PROBLEMS TO SOLVE:
(A) According to the Form 8-K cover page, in which state is the registrant incorporated?
(B) Sum up the Form 8-K cover page in two sentences.
(C) Return, word for word, the part of the Form 8-K cover page starting at "(Commission File Number)" and ending at "principal executive offices)".

EXCERPT TO READ:
# # #
8-K


 
 
 
 
 



UNITED STATES
SECURITIES AND EXCHANGE COMMISSION
Washington, D.C. 20549

FORM 8-K
CURRENT REPORT
Pursuant to Section 13 or 15(d) of The Securities Exchange Act of 1934

February 3, 2016
Date of Report (date of earliest event reported)

MICRON TECHNOLOGY, INC.
(Exact name of registrant as specified in its charter)

Delaware
 
1-10658
 
75-1618004
(State or other jurisdiction of incorporation)
 
(Commission File Number)
 
(I.R.S. Employer Identification No.)

 
8000 South Federal Way
 
 
Boise, Idaho 83716-9632
 
 
(Address of principal executive offices)
 

 
(208) 368-4000
 
 
(Registrant’s telephone number, including area code)
 

Check the appropriate box below if the Form 8-K filing is intended to simultaneously satisfy the filing obligation of the registrant under any of the following provisions (see General Instruction A.2. below):

¨ Written communications pursuant to Rule 425 under the Securities Act (17 CFR 230.425)

¨ Soliciting material pursuant to Rule 14a-12 under the Exchange Act (17 CFR 240.14a-12)

¨ Pre-commencement communications pursuant to Rule 14d-2(b) under the Exchange Act (17 CFR 240.14d-2(b))

¨ Pre-commencement communications pursuant to Rule 13e-4(c) under the Exchange Act (17 CFR 240.13e-4c))
# # #
DATA SHOWN:
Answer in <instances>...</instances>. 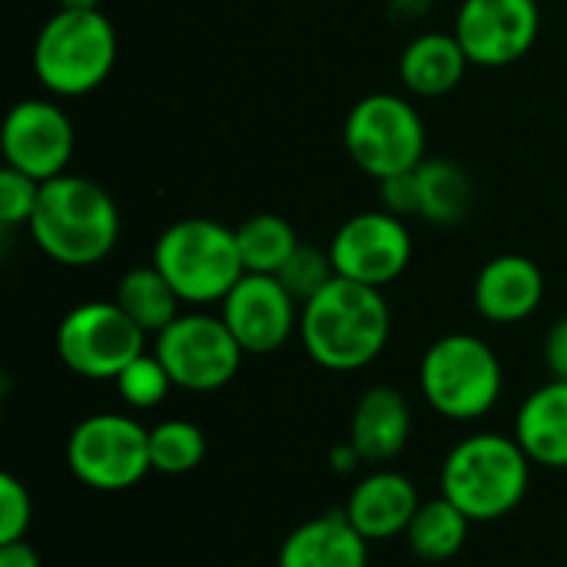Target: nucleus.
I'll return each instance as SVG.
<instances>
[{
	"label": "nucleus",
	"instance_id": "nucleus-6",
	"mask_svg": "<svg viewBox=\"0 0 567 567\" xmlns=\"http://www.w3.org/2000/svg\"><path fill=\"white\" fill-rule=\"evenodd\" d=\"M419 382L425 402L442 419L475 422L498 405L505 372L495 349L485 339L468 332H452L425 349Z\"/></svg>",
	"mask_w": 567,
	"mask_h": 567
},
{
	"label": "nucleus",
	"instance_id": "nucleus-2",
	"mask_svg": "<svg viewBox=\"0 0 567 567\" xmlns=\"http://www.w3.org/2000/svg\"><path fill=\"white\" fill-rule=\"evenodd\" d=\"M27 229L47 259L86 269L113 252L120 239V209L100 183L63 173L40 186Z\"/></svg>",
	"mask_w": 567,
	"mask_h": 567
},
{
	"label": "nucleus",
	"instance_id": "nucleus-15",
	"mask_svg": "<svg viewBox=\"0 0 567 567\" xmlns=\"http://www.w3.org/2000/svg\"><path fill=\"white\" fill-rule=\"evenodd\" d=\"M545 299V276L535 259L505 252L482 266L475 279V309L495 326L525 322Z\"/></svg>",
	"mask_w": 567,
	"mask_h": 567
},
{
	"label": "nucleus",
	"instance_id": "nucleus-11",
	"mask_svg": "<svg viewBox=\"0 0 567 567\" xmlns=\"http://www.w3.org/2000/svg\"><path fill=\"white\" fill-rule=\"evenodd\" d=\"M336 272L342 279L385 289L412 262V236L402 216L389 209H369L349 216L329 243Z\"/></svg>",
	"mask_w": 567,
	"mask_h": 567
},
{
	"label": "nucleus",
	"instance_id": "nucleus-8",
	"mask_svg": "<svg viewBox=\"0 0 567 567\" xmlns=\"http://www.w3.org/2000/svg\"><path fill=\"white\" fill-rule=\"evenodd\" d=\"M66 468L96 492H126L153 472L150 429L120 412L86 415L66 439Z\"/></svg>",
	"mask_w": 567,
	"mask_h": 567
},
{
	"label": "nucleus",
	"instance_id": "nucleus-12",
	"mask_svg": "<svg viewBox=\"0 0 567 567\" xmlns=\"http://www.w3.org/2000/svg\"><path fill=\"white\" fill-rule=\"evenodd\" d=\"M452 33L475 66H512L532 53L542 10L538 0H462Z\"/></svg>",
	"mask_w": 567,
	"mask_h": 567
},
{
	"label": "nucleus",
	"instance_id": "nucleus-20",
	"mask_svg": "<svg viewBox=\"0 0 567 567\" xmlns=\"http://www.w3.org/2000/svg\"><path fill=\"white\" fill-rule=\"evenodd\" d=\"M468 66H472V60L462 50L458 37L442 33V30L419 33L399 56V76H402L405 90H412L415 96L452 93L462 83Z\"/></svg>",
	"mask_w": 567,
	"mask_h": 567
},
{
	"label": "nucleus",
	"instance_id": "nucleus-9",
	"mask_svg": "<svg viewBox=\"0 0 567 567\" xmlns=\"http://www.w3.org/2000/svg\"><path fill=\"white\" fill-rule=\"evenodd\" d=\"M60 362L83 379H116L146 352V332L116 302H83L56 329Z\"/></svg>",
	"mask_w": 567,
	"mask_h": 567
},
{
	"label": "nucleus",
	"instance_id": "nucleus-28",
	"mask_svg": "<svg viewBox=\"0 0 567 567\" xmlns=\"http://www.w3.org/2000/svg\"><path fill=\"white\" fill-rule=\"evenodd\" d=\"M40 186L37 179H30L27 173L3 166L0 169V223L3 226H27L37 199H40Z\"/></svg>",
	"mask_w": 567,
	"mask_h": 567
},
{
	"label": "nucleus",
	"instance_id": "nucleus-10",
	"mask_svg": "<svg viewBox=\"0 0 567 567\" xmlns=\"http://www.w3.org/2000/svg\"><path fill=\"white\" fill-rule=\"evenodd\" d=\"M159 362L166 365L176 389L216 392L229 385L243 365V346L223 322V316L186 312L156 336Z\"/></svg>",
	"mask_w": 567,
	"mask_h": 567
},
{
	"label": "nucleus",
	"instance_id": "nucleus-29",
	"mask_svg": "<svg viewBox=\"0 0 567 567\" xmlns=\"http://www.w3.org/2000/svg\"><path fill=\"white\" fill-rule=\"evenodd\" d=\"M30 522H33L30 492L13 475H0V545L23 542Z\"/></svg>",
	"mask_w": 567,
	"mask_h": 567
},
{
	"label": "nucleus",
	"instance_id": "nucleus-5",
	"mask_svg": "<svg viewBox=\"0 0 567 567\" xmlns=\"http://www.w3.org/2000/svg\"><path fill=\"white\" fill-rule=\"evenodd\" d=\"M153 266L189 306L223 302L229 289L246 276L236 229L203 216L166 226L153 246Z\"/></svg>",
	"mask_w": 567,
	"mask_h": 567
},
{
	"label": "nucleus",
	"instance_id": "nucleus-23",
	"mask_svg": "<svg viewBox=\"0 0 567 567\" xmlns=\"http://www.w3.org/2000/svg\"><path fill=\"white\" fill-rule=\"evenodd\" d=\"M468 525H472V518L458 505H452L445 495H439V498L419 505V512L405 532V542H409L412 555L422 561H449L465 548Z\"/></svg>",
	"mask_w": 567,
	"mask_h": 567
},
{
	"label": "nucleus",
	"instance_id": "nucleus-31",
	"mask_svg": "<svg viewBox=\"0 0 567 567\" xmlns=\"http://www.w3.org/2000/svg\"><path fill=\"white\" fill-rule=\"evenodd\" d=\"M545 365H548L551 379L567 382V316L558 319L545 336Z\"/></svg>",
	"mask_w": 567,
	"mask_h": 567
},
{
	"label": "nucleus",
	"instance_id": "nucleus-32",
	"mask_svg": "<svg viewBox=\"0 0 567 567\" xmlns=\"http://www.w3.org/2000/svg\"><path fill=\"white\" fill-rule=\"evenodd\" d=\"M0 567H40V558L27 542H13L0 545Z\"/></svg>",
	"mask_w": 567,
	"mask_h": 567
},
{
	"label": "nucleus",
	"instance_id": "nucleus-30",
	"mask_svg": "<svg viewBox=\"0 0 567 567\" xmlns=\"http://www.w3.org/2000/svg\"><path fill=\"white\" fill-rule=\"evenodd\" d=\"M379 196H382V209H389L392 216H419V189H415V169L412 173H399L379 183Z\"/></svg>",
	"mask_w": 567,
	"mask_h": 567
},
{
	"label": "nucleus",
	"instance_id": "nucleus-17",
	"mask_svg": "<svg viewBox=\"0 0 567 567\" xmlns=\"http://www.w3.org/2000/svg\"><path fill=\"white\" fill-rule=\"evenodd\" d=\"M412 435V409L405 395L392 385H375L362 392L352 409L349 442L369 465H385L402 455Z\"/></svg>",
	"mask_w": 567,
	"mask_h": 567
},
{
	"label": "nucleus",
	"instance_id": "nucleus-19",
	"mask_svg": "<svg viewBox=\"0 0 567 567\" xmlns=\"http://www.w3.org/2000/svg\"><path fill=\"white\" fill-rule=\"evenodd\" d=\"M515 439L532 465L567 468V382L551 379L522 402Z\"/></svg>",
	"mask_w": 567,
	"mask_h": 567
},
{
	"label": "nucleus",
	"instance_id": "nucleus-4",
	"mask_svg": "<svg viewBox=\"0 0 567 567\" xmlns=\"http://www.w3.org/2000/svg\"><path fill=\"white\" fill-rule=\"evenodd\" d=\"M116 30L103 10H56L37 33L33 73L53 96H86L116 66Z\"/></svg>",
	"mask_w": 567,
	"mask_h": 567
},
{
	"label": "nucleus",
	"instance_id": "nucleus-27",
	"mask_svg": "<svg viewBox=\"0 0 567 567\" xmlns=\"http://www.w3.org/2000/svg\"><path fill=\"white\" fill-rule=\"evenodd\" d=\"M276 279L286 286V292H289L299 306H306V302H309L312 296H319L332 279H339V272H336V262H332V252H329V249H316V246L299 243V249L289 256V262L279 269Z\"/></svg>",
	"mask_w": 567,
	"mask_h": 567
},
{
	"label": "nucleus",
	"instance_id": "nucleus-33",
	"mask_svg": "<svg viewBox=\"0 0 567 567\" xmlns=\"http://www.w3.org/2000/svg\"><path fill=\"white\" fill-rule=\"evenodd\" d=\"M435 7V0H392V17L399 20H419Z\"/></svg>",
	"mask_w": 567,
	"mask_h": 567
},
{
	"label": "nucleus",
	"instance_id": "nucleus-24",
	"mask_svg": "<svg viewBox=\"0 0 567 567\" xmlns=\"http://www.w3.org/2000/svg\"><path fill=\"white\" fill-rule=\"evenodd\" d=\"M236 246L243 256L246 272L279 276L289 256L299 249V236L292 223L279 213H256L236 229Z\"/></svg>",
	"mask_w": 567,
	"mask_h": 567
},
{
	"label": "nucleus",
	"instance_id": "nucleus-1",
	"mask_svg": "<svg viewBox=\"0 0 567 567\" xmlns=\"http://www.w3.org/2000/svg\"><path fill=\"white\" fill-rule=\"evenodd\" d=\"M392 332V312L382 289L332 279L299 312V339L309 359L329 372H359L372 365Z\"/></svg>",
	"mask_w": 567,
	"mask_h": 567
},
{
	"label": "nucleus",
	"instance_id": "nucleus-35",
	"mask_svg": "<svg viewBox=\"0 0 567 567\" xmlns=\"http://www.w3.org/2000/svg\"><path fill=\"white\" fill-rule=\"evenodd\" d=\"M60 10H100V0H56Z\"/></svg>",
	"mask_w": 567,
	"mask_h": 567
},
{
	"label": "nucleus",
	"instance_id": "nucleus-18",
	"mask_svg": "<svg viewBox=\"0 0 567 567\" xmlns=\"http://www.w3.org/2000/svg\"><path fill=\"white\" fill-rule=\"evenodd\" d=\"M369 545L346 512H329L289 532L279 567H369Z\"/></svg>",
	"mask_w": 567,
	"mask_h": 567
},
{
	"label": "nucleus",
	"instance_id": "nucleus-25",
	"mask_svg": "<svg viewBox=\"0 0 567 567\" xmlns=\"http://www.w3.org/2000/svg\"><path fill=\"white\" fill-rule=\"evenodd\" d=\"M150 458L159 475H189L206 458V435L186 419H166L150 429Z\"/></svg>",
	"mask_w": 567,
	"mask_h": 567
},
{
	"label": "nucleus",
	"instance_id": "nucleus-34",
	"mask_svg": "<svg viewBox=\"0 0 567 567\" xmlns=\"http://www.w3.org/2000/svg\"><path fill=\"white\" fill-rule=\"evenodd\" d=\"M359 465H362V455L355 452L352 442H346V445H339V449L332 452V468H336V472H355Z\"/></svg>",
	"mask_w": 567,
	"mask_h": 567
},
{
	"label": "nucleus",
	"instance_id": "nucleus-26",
# # #
ANSWERS PROVIDED:
(A) Delaware

(B) This is a Securities and Exchange Commission Form 8-K current report under Section 13 or 15(d) of the Securities Exchange Act of 1934, with a date of report of February 3, 2016. The registrant is Micron Technology, Inc., a Delaware company whose principal executive offices are at 8000 South Federal Way, Boise, Idaho 83716-9632.

(C)
(Commission File Number)
 
(I.R.S. Employer Identification No.)

 
8000 South Federal Way
 
 
Boise, Idaho 83716-9632
 
 
(Address of principal executive offices)